→ Task statement: Output the data in full. Keep every word exact and exclude the pictures.

→ Collected material:

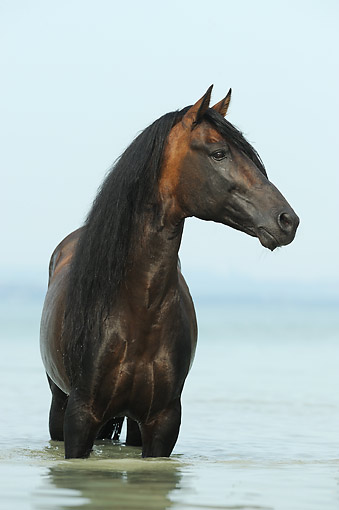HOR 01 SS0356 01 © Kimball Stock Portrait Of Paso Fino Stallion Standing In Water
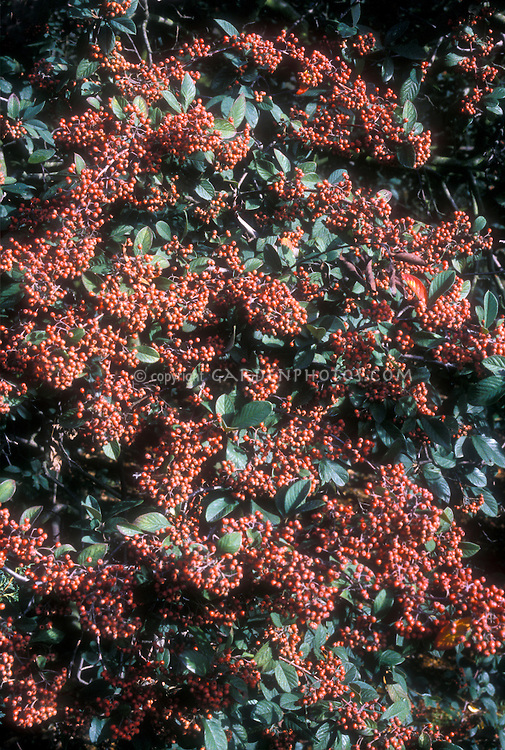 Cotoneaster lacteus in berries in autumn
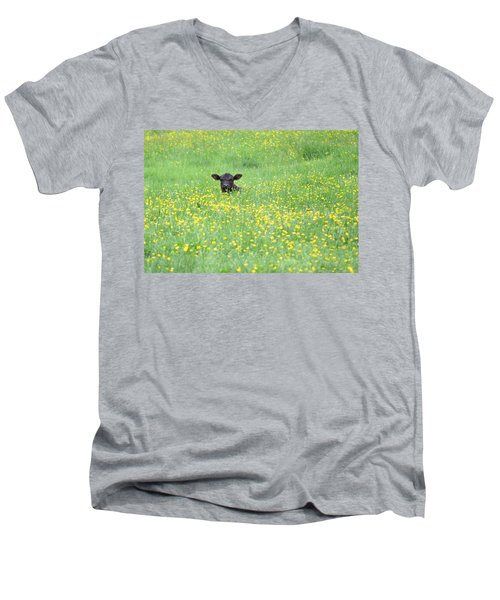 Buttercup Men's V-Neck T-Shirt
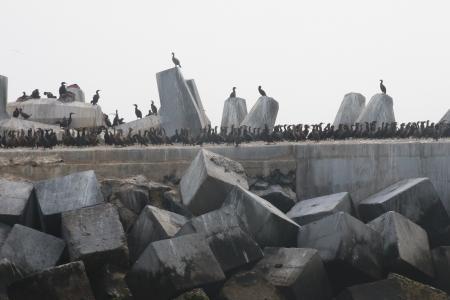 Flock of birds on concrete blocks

→ Response to this task:
HOR 01 SS0356 01 © Kimball Stock Portrait Of Paso Fino Stallion Standing In Water
 Cotoneaster lacteus in berries in autumn
 Buttercup Men's V-Neck T-Shirt
 Flock of birds on concrete blocks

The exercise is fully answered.